-------- Исходный текст --------

А, вот, вторая жена Алексея Михайловича Наталья Нарышкина у колыбели сына своего, маленького Царевича Петра… Окружённый иконами, в тусклом свете лампады дремлет русоволосый отрок Петруша, убаюканный матерью. И, глядя на эту картину, трудно представить, что в скором времени мирно спящий ребёнок этот превратиться во всесильного Императора Петра Первого, который полностью изменит лик Святой Руси, обратив его в суровое лицо гигантской Империи, уничтожит тот многовековой уклад, к которому прикипели душой русские люди, в котором воспитывался он сам, искорёжит его до неузнаваемости и оденет древнюю Русь в немецкое платье… Кто бы мог подумать, какие инстинкты спят в душе этого очаровательного отрока! Кто бы мог подумать, какой великий переворот суждено совершить ему! Но до того момента есть ещё время. И пока юный Пётр мирно дремлет в своей колыбели, подрастает на радость отцу с матерью, Россия доживает последние относительно спокойные годы в привычном, веками выработанном укладе своём…

Крупнее

ПРОЩАНИЕ ГОСУДАРЯ С ВОЙСКАМИ

ЗАТОЧЕНИЕ В ЦАРСКОМ СЕЛЕ

ИПАТЬЕВСКИЙ ДОМ ПОСЛЕ ЦАРЕУБИЙСТВА
Одно из самых известных произведений Павла Рыженко - триптих, посвящённый трагической судьбе Императора Николая Второго и его семьи, в который входят картины «Прощание Государя с войсками», «Заточение в Царском селе» и «Ипатьевский дом после убийства царской семьи». В «Прощании Государя…» художнику с удивительным психологизмом удалось передать всю трагичность момента. Ставка в Могилёве. Здесь ещё несколько дней назад Николай Романов был самодержцем всероссийским, правителем великой Империи. И, вот, он вернулся сюда, отрёкшись от престола, вернулся не Императором уже, а полковником Романовым, вернулся, чтобы проститься с дорогими своему сердцу войсками. Согбенный, идёт он вдоль их молчаливого ряда, заглядывая в глаза каждому, ища в них не то поддержки, не то прощения… А они в последний раз отдают честь своему Царю, которого не суждено им больше увидеть. На Россию движется страшная, непоправимая уже беда. Катит по ней, по определению Солженицына, роковое красное колесо… Молох запущен, и его не остановить уже. Россия шагнул в бездну, и скоро она поглотит и её, и Государя, и верные ему войска… И эту атмосферу надвигающейся, набирающей обороты катастрофы передаёт февральская вьюга, изображённая на картине. Словно дымом, укутано мглою небо, ветер гнёт деревья, полощет знамёна, поднимает хлопья снега и швыряет их в лица русских воинов и русского Царя, заметает их, слепит глаза… Своим отречением Государь окончательно раскрыл двери Империи для февральских оголтелых ветров, разгулявшихся теперь на её просторах. И ветра эти сдуют скоро с лица земли Великую Россию…

Крупнее

ВЕНОЧЕК
Приблизительно к тем же роковым для Русской земли годам относится картина Павла Рыженко «Веночек», поразительная по глубинной, неизбывной печали своей, проникающая в самую душу и вызывающую в ней странную, необъяснимую тоску и горечь утраты… На картине ранняя весна. Снег едва стаял, и оттого вся земля напоминает собою болото. Деревья окутаны лёгкой зеленоватой дымкой. За их ветвями маячит серое, дождливое небо, унылое и скорбное. Кажется, что вся природа плачет в этот миг, сочувствуя пришедшему с фронта солдату. Выжил он в страшной войне, дошёл, раненый, до дома, а здесь уж и нет никого. Никто героя не ждёт… И пришёл солдат на погост, поклонился родной могилке, уронил скупую слезу… Вспомнил он былые мирные годы, вспомнил, как уходил отсюда защищать родную землю, как прощался с тою, что покоится теперь на этом заболоченном кладбище. Многое вспомнил солдат. Думал он сказать «здравствуй» дорогому себе человеку, а приходится снова прощаться, теперь уже навеки… Кто покоится под этим серым деревянным крестом с веночком из жёлтых цветов? Мать ли солдата? Или жена? Нам этого не узнать… Мы можем лишь видеть бесконечную скорбь пришедшего с войны героя, и скорбеть вместе с ним…

ДВОРНИК 1918г.

-------- Записи --------

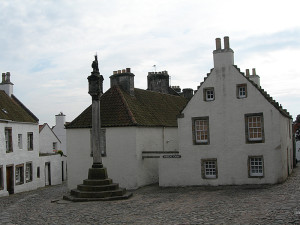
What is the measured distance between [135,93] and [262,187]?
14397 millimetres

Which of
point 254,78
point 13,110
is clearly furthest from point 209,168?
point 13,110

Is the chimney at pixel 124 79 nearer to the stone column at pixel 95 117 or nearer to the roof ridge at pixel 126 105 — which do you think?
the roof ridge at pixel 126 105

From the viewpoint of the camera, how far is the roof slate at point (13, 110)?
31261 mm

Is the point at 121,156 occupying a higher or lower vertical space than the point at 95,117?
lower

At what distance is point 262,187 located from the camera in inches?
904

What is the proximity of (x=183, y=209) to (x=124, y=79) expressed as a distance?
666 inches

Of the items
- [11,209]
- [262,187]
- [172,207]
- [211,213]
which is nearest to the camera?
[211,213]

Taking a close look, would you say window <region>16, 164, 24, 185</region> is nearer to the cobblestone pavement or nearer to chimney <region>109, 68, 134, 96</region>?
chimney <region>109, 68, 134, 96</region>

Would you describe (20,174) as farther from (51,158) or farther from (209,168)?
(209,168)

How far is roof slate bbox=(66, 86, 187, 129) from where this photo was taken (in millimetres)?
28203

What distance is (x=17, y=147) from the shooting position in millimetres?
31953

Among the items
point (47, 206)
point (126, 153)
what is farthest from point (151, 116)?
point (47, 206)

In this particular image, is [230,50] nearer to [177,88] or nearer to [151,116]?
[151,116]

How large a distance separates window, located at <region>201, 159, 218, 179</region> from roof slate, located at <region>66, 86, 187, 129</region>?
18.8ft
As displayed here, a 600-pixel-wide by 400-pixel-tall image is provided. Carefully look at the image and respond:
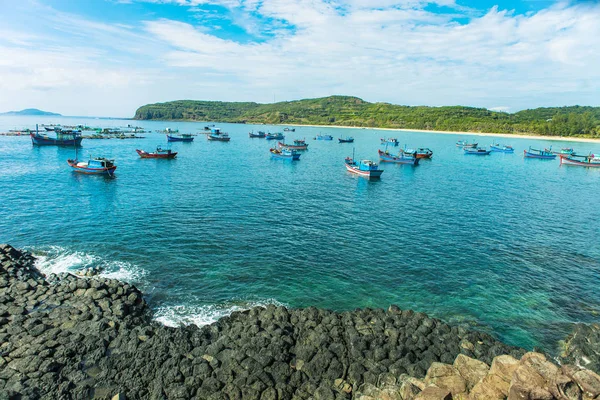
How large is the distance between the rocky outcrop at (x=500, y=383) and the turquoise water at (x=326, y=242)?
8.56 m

--------
-------- Записи --------

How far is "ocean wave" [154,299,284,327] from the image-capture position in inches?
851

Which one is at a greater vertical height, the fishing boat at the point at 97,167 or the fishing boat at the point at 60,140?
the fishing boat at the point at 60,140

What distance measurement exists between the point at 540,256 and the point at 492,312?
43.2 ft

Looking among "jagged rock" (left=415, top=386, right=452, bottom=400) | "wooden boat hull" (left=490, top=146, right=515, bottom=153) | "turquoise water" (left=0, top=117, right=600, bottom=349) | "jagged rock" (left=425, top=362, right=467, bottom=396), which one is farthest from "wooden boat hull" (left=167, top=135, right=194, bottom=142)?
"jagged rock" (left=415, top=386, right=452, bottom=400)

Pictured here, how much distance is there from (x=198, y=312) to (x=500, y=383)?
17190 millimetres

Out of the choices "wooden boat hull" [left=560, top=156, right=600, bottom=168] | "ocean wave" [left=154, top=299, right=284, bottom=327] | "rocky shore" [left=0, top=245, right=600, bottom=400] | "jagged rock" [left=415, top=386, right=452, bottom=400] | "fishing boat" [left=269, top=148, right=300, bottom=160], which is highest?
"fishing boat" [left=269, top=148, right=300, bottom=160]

--------

_Задания_
A. Кратко перескажите абзац текста о картинах Павла Рыженко, начинающийся словами «Приблизительно к тем же роковым», сохранив его основные факты.
B. Какие картины, по словам текста о картинах Павла Рыженко, входят в триптих о судьбе Императора Николая Второго и его семьи?
C. Продолжите текст о картинах Павла Рыженко после его последней строки.
Записи взяты из другого источника.

_Ответы к заданиям_
A. Картина Павла Рыженко «Веночек» относится примерно к тем же роковым для Русской земли годам и полна глубокой печали. На ней изображена ранняя весна: снег едва стаял, земля похожа на болото, деревья окутаны зеленоватой дымкой, небо серое и дождливое. Раненый солдат выжил на войне и вернулся домой, но его никто не ждёт. Он пришёл на погост и поклонился могиле с серым деревянным крестом и веночком из жёлтых цветов. Кто в ней покоится, мать солдата или жена, узнать нельзя. Зритель видит лишь бесконечную скорбь героя.

B. «Прощание Государя с войсками», «Заточение в Царском селе» и «Ипатьевский дом после убийства царской семьи».

C.
А, вот, картина, относящаяся к 18-му году - «Дворник 1918», поражающая диковинным для той оголтелой поры спокойствием. Поздняя осень. Парк дворянской, по-видимому, усадьбы. Большинство деревьев стоят уже обнажёнными, и лишь с края выглядывает золотой шлем молодой берёзки. Тиха аллея, укрытая покровом сброшенных листьев. Стынет в лужах вода. У беседки столик с фруктами, самоваром, цветами… На стуле лежит цветастая шаль. Мёрзнет рядом маленькая собачонка. Всё дышит мирным, неколебимым ничем укладом. Только не видать нигде хозяев усадьбы, словно вынуждены были бежать они куда-то внезапно, побросав всё впопыхах и не допив даже разлитый уже чай. И только дворник, крепкий, невозмутимого вида мужик продолжает свою привычную работу. Медленно идёт он по пустой аллее, метёт листву. Где-то там, за пределами этого нетронутого островка мирной жизни гремит революция, гибнут люди в междоусобных бранях, льются реки крови по русской равнине, а дворник всё метёт, метёт, погружённый в мысли свои. И, кажется, что он соборует сад этот, приготовляет к ожидающей его погибели…

МУРАВЕЙНИК
Кажущаяся безмятежность и умиротворённость свойственна многим картинам Павла Рыженко. Например, «Муравейник». Перед нами старый еловый лес, во все стороны простёрший свои сучья. Земля, словно ковром, покрыта папоротником и мхом. Откуда-то издали в чащу проникают ясные солнечные лучи. Посреди картины на пне сидит седовласый старец-инок. Пробродив с раннего утра по лесу, поставил он на землю свой туесок и погрузился в созерцание большого муравейника, возвышающегося неподалёку. Быть может, этот муравейник чем-то напомнил ему родной монастырь: также целыми днями трудятся монахи, не зная отдыха, и всё сообща… Эх, кабы и все люди могли так! Но нет в них сплочённости. Да и трудолюбия такого не вот встретишь… Восхищает колорит этой картины, удивительная точность воспроизведения природы елового бора, её гармонии и красоты.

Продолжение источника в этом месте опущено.